■ Tasks to carry out ■
1. List every food that the garden article says King suggests growing.
2. According to the garden article, how many chickens is King raising?
3. Translate this sentence from the garden article into Spanish: "The only increase he has seen in his budget is the water bill."

----- Excerpted passage

Under the blazing sun and humid air, Komoyaka King stands beside his overflowing garden. Beyond his large straw hat, he looks toward the tall, barbed wire that wraps his green wonderland.
The compost, farm chickens and food are their own little ecosystem — they all “feed each other,” King said.
He started this garden years ago to eat better quality foods. The food produced from his organic farm is without preservatives and contains more nutrients.
“My tomatoes off the vine don’t taste the same as the ones from the store; it’s the vitality,” he said.
His small but plentiful garden in Martindale-Brightwood has many herbs, greens, fruits and vegetables. This summer alone he is growing peppermint, sage, squash, zucchini, turnips, sweet potato greens, mustards, collards, kale, brussels sprouts, broccoli, cabbage, cucumber, bell peppers, tomatoes and beets.
Along with the food he is raising eight chickens. He rarely sells produce. He often donates to the seniors at his church and gifts food to his family.
Next month, he will celebrate his 70th birthday. King’s choice to grow his own fruits and vegetables was both to save money and for his health. He is skeptical of the pesticides sprayed on the foods at grocery store chains.
The Chicago native said his garden has been a blessing for many reasons. It is an “inflation fighter” during the ongoing COVID-19 pandemic. Rising gas and food prices have left King, who lives on a fixed income, with no choice but to rely more on his garden.
His advice for anyone who has an interest in starting their own garden is to utilize the space you have regardless of size. For a small living space with ample sunlight, he recommends a potted garden. But he said it depends on how extravagant you want to make your garden.
It is important to plant things you often buy from the grocery store. He suggests growing greens, tomatoes, peppers, herbs and cucumbers. These foods can be easily preserved by drying, canning or freezing.
Gardening has made King more frugal. The only increase he has seen in his budget is the water bill. But he said it is offset by the decrease in money spent on groceries.

----------
----- Source information

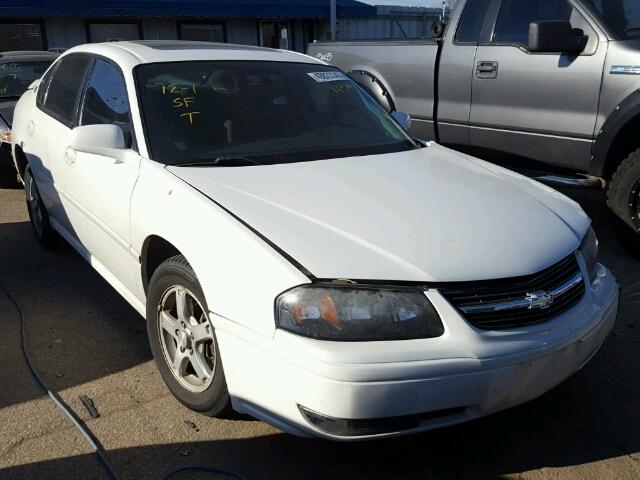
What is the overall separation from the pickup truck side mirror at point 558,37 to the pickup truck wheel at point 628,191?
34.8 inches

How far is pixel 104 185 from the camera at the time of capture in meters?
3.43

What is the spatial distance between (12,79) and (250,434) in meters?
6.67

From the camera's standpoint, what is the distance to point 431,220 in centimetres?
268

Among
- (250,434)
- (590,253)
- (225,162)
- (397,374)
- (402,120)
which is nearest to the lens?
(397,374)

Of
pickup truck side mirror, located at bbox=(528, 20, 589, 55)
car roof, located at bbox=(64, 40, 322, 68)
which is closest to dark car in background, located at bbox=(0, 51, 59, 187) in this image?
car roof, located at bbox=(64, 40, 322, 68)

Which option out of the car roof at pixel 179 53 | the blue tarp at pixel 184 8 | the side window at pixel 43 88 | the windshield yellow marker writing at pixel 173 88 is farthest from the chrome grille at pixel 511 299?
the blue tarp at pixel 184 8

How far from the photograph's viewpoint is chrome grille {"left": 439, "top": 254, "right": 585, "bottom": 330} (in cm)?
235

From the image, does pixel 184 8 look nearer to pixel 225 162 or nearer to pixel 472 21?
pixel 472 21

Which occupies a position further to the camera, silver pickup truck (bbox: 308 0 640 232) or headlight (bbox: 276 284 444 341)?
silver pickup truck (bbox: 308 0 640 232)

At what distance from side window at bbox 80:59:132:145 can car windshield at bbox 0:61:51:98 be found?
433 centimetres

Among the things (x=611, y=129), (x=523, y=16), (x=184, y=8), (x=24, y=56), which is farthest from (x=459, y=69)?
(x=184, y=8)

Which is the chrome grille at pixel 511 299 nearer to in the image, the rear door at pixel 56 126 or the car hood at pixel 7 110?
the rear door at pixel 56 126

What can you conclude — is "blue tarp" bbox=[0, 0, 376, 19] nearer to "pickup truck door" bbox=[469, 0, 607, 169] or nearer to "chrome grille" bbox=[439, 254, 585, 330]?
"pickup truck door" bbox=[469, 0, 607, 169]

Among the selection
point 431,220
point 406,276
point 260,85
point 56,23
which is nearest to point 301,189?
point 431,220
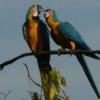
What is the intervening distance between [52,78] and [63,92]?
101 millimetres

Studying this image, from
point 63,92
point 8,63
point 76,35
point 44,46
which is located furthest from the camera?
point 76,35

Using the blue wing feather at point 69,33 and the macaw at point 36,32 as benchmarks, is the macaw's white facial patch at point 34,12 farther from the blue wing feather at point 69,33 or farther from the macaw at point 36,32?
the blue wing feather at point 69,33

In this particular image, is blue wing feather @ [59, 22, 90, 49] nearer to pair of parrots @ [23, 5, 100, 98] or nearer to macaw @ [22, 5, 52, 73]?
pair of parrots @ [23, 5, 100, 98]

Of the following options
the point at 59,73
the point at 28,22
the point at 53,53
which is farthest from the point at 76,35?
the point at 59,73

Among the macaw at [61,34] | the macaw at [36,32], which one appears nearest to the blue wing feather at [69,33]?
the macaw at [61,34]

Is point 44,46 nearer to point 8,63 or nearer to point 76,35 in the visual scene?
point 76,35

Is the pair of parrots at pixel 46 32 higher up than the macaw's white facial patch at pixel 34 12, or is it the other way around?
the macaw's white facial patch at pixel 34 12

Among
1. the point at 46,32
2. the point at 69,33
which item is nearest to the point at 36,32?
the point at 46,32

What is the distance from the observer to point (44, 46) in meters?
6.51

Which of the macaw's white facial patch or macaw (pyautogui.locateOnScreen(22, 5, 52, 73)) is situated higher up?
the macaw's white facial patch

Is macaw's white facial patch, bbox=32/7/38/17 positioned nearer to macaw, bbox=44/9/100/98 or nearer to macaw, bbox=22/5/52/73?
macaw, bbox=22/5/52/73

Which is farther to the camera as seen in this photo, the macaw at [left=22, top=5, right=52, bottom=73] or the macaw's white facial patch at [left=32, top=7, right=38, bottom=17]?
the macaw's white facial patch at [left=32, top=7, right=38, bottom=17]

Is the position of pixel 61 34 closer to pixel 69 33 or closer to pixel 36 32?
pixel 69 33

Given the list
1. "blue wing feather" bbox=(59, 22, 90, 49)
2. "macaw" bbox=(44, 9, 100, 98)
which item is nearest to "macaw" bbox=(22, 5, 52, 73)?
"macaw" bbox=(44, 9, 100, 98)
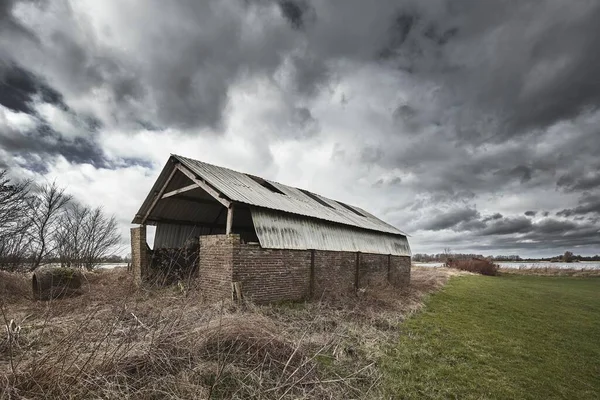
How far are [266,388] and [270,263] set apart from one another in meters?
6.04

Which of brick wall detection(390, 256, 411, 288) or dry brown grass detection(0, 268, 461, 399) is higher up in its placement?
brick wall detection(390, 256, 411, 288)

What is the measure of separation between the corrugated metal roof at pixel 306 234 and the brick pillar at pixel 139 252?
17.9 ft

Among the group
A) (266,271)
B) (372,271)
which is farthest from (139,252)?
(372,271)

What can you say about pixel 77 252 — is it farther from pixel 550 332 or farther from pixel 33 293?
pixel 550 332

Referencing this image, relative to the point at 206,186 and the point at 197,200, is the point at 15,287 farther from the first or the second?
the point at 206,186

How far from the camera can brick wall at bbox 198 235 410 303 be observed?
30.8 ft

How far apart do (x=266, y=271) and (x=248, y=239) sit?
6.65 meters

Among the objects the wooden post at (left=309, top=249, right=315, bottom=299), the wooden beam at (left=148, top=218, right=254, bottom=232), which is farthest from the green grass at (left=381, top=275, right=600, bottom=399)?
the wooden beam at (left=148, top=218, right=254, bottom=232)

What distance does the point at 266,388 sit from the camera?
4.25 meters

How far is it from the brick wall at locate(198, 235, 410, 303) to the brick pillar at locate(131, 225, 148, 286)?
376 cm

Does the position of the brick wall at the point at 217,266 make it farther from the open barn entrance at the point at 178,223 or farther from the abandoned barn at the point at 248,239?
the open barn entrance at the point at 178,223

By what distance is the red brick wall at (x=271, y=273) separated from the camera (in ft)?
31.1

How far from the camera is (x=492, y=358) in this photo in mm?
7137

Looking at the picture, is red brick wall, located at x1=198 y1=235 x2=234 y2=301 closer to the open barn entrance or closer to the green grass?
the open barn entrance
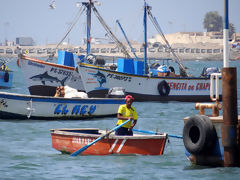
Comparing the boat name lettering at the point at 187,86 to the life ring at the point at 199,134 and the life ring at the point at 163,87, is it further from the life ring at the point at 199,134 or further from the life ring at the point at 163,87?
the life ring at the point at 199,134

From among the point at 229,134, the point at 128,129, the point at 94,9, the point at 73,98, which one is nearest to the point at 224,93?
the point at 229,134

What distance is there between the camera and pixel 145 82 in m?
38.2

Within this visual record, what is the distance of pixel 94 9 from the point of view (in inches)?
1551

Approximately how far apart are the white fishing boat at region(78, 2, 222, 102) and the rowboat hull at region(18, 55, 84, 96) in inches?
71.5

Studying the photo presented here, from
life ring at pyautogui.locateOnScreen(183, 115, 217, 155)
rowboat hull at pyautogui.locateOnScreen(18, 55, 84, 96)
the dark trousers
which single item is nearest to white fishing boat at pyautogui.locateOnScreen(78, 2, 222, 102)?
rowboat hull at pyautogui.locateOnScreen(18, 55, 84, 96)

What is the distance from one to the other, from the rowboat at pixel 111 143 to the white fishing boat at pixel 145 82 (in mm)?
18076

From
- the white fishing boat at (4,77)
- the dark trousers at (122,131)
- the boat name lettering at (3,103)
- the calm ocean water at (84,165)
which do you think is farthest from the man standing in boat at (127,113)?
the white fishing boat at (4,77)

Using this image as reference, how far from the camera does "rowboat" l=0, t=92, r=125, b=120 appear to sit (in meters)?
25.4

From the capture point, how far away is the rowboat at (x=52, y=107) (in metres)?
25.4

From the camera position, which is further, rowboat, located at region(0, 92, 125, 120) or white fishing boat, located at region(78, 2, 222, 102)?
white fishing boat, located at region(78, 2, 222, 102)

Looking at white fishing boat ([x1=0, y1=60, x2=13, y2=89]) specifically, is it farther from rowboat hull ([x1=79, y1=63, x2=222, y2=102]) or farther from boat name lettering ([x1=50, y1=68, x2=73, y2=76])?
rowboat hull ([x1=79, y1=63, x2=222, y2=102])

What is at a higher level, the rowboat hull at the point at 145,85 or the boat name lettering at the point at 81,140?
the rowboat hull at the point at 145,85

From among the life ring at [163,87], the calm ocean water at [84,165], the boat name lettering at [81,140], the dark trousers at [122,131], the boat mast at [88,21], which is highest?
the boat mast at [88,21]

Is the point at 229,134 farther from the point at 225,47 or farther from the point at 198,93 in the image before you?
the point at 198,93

----------

■ Task solutions ■
1. Greens, tomatoes, peppers, herbs and cucumbers.

2. Eight.

3. El único aumento que ha visto en su presupuesto es la factura del agua.